An international clinical trial testing statin therapy for primary cardiovascular prevention in people living with HIV has been stopped early due to strong evidence of efficacy and safety in this population.
A planned interim analysis of data from the REPRIEVE study showed that a daily dose of pitavastatin lowered the risk for major adverse cardiovascular events (MACEs) by 35% compared with placebo.
The 35% reduction in MACEs in the trial was “more than we hypothesized,” principal investigator Steven Grinspoon, MD, with Harvard University and Massachusetts General Hospital, Boston, told theheart.org | Medscape Cardiology.
The interim efficacy data were “sufficiently compelling” that the study’s independent Data Safety and Monitoring Board (DSMB) recommended the trial be stopped early, the National Institutes of Health (NIH) said in a press statement.
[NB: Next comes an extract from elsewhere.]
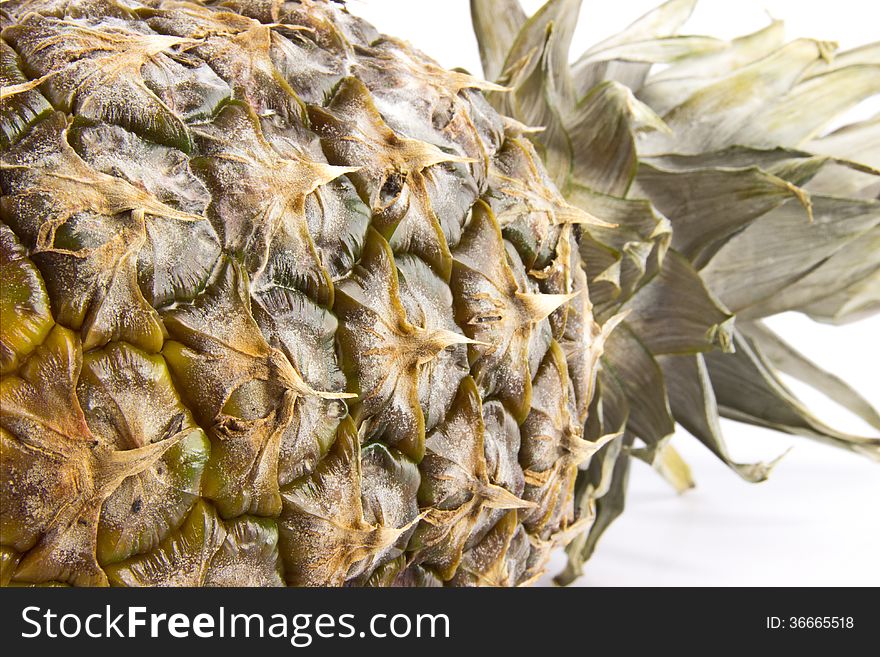 Pineapple closeup isoladed on white background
Clear Benefit in High-Risk Population
Patients with HIV have “higher than expected risk of cardiovascular disease and this is occurring often in younger patients who have relatively low to only moderate traditional cardiovascular risk. In other words, they don’t typically have high cholesterol and other risk factors and typically they wouldn’t be recommended for statin therapy,” Grinspoon explained.
“We hypothesized that statin treatment that would simultaneously lower LDL [low-density lipoprotein] cholesterol but also have anti-inflammatory effects would be a two for one therapy which would help prevent heart disease in this population,” he noted.
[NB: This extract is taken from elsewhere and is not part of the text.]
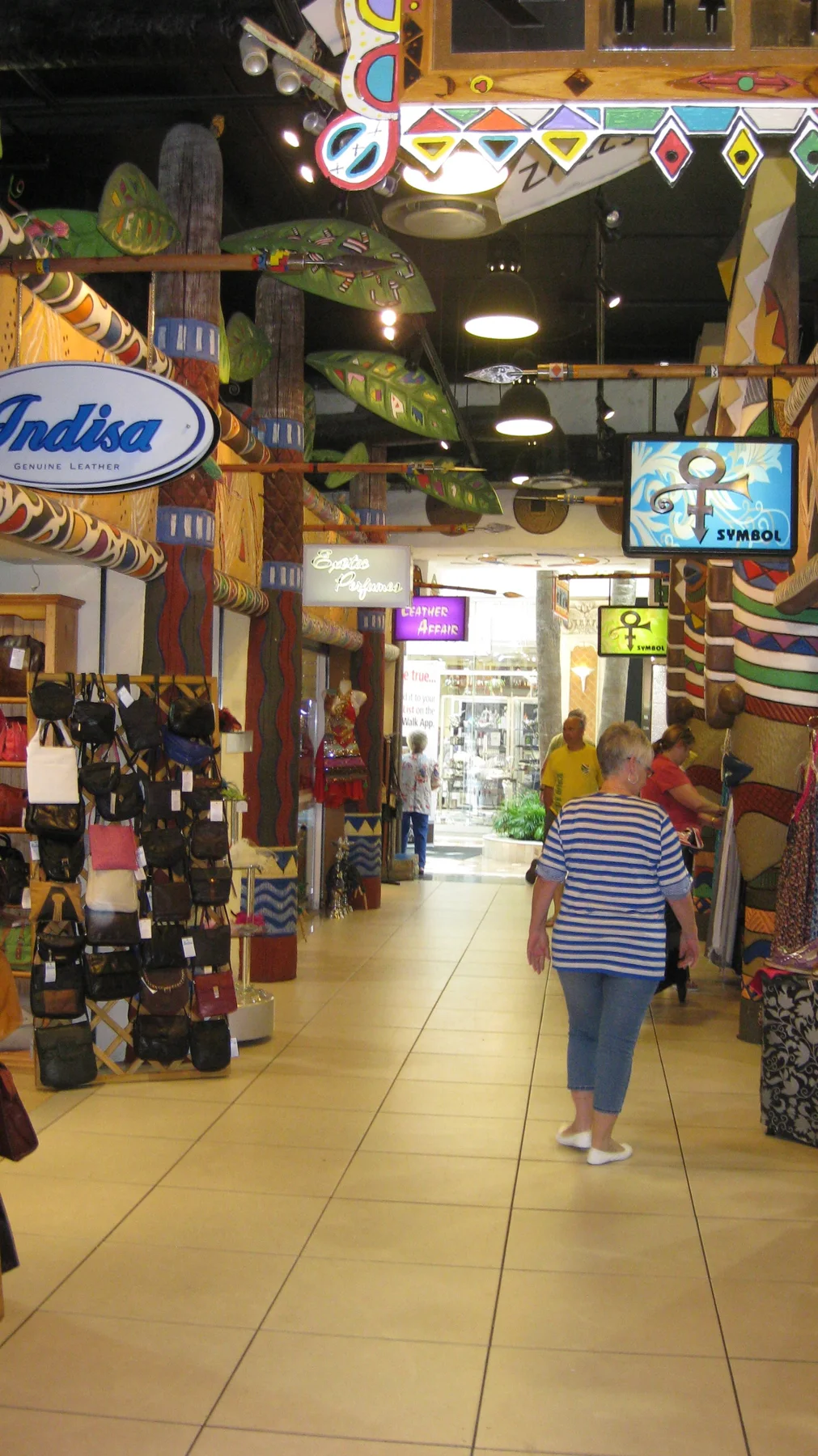 A person walks along an indoor shopping passage lined with colourful signs, displays and overhead decorations.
The REPRIEVE study began in 2015 and enrolled 7769 adults aged 40-75 years with HIV from 12 countries in Asia, Europe, North America, South America, and Africa.
All participants were taking antiretroviral therapy, had CD4+ cell counts > 100 cells/mm3 of blood at enrollment, and were at low to moderate risk for cardiovascular disease.
“We showed over an average duration of just over 5 years that there was a clear benefit of statin therapy to reduce heart attacks and strokes and no unanticipated safety concerns in this population,” Grinspoon told theheart.org | Medscape Cardiology.
Given the data, at its most recent meeting, the DSMB determined that the benefits of daily pitavastatin outweighed any risks and recommended that the study terminate early, a recommendation that the NIH accepted.
Grinspoon noted that starting a patient with HIV on a statin remains “an individualized decision but the data certainly suggests that there’s a clear benefit in this population.”
Evolution of HIV Science
“These latest findings represent the culmination of an unprecedented 8-year effort to generate evidence that can help clinicians better support the unique cardiovascular health needs of people living with HIV,” Gary H. Gibbons, MD, director of the National Heart, Lung, and Blood Institute (NHLBI), said in the release.
“REPRIEVE is important because there are limited existing interventions to help prevent adverse cardiovascular outcomes in this population,” Gibbons added.
Hugh Auchincloss, MD, acting director of the National Institute of Allergy and Infectious Diseases (NIAID), said REPRIEVE “reflects the evolution of HIV science, and progress from focusing mostly on approaches to treat and control the virus to finding ways to improve the overall health of people living with HIV.
“These new data suggest that a common cholesterol-lowering medicine could substantially improve cardiovascular outcomes in people with HIV,” Auchincloss added.
Results of the REPRIEVE study are expected to be published in the coming weeks, the release notes.
The REPRIEVE study is primarily supported by the NIAID and the NHLBI with additional funding from the NIH Office of AIDS Research. The study was conducted by the AIDS Clinical Trials Group.